## WORK REQUIRED
Report all lines from the entries below in which "charset" appears.

## RECORDS TO USE

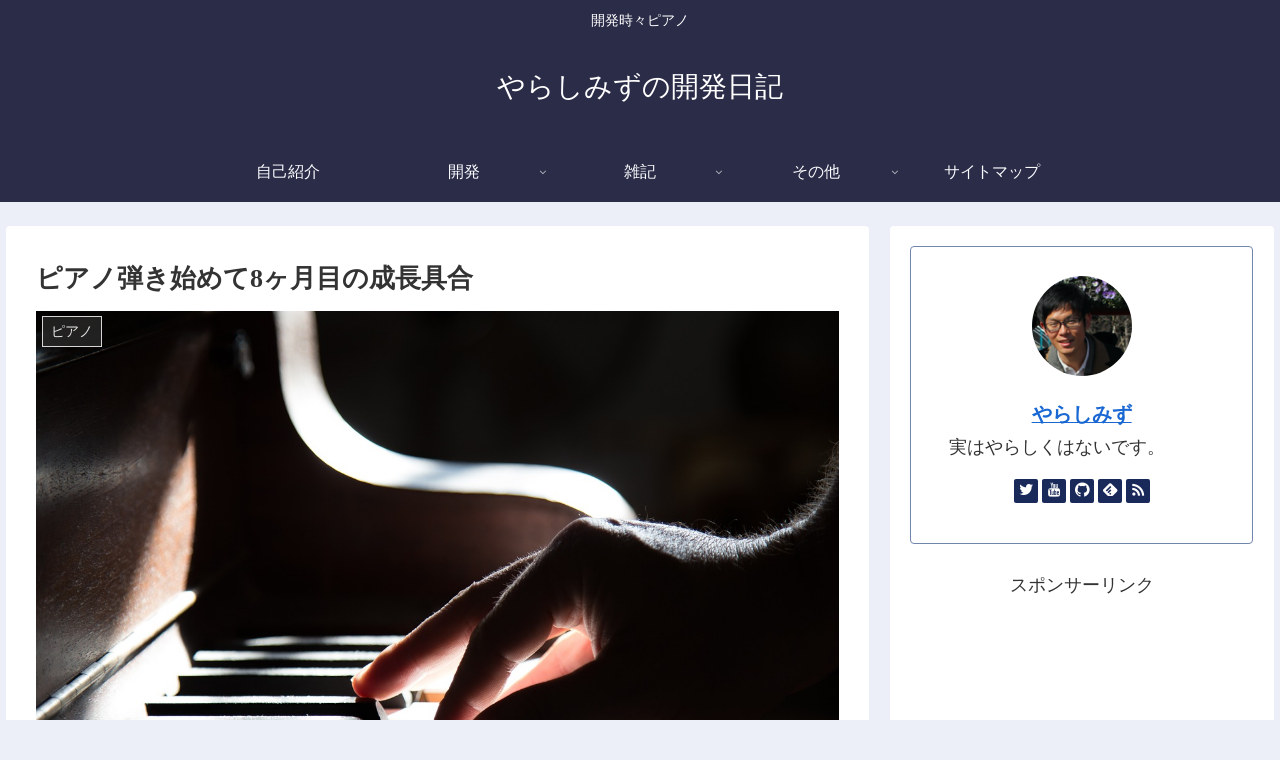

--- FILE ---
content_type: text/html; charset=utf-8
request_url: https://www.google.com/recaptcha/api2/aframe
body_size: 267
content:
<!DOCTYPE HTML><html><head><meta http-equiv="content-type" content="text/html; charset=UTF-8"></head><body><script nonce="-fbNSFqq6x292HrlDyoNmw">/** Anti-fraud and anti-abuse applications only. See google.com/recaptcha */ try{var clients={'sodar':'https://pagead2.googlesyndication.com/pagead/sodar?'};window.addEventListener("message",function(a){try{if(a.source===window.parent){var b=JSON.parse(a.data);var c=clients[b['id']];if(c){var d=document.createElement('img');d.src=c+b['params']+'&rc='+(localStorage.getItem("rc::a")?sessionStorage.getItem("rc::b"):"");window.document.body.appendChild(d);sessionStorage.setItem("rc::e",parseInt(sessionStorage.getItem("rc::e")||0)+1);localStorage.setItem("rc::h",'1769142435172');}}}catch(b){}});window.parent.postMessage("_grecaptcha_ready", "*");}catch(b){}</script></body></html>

## FINISHED EXERCISE
content_type: text/html; charset=utf-8
<!DOCTYPE HTML><html><head><meta http-equiv="content-type" content="text/html; charset=UTF-8"></head><body><script nonce="-fbNSFqq6x292HrlDyoNmw">/** Anti-fraud and anti-abuse applications only. See google.com/recaptcha */ try{var clients={'sodar':'https://pagead2.googlesyndication.com/pagead/sodar?'};window.addEventListener("message",function(a){try{if(a.source===window.parent){var b=JSON.parse(a.data);var c=clients[b['id']];if(c){var d=document.createElement('img');d.src=c+b['params']+'&rc='+(localStorage.getItem("rc::a")?sessionStorage.getItem("rc::b"):"");window.document.body.appendChild(d);sessionStorage.setItem("rc::e",parseInt(sessionStorage.getItem("rc::e")||0)+1);localStorage.setItem("rc::h",'1769142435172');}}}catch(b){}});window.parent.postMessage("_grecaptcha_ready", "*");}catch(b){}</script></body></html>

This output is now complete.